═══ Source data ═══

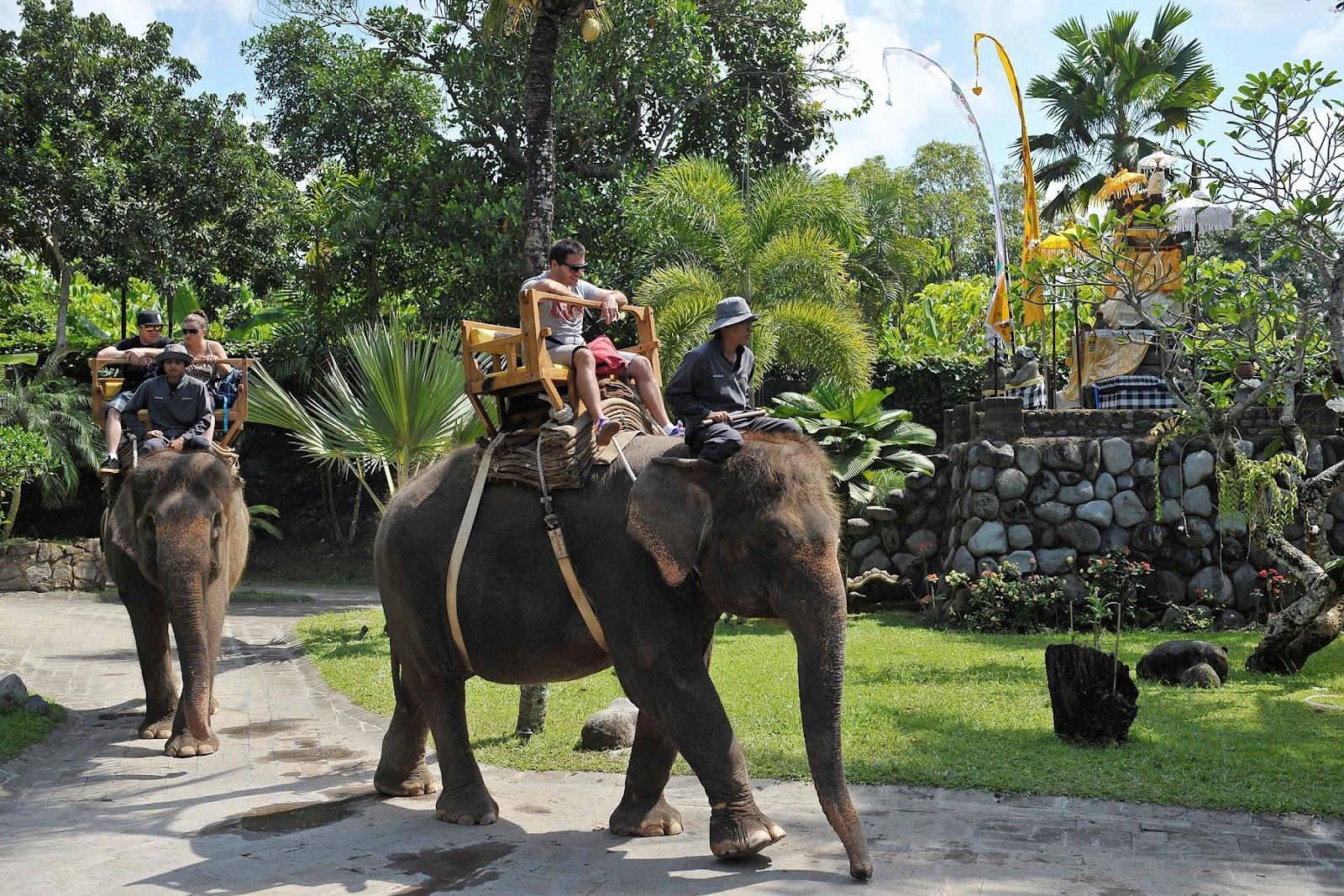 gajah bali beritadaerahcoid.jpg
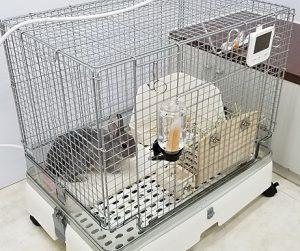 ウサギのケージ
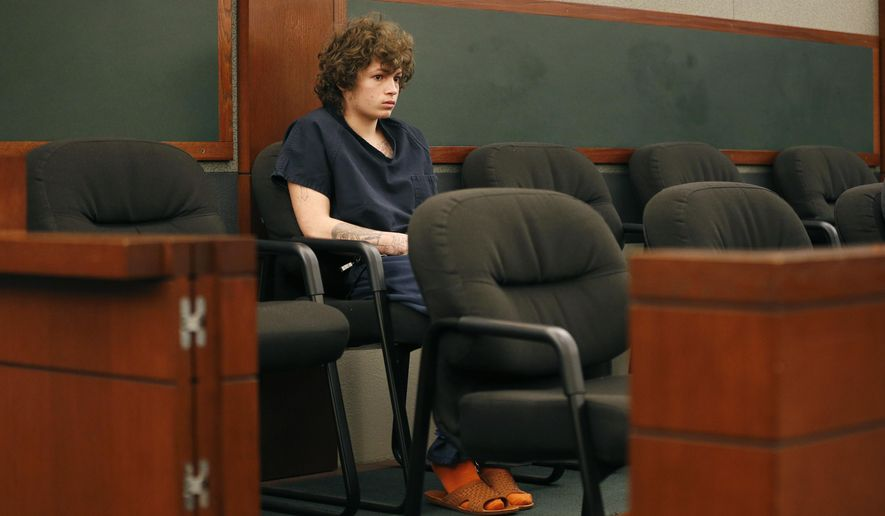 Erich Milton Nowsch Jr. appears in court Friday, Aug. 21, 2015, in Las Vegas. Nowsch and Derrick Andrews are accused of fatally shooting Las Vegas neighborhood mother Tammy Meyers in a murder case initially thought to be a road rage killing. (AP Photo/John Locher)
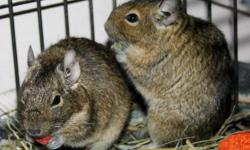 Breed: Degu   Age: Young   Sex: M   Size: M Two cute degus!     Two boy degus that we're still getting to know are available for adoption :) More to come soon!     For more information please visit: http://www.kingstonanimalrescue.com To Adopt:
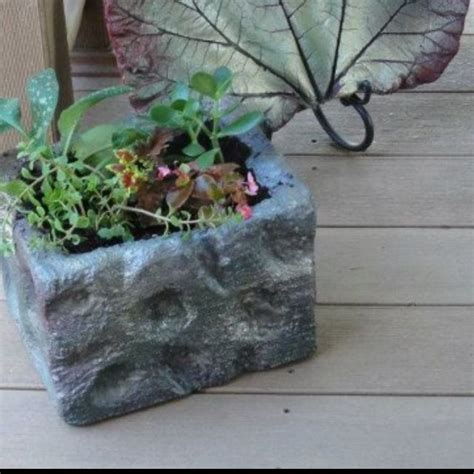 Can You Use Styrofoam In Planters by 33 Best Repurposing Omaha Steaks Coolers Images On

═══

Give every record again exactly, apart from the pictures, which stay out.

• _Exercise output_
 gajah bali beritadaerahcoid.jpg
 ウサギのケージ
 Erich Milton Nowsch Jr. appears in court Friday, Aug. 21, 2015, in Las Vegas. Nowsch and Derrick Andrews are accused of fatally shooting Las Vegas neighborhood mother Tammy Meyers in a murder case initially thought to be a road rage killing. (AP Photo/John Locher)
 Breed: Degu   Age: Young   Sex: M   Size: M Two cute degus!     Two boy degus that we're still getting to know are available for adoption :) More to come soon!     For more information please visit: http://www.kingstonanimalrescue.com To Adopt:
 Can You Use Styrofoam In Planters by 33 Best Repurposing Omaha Steaks Coolers Images On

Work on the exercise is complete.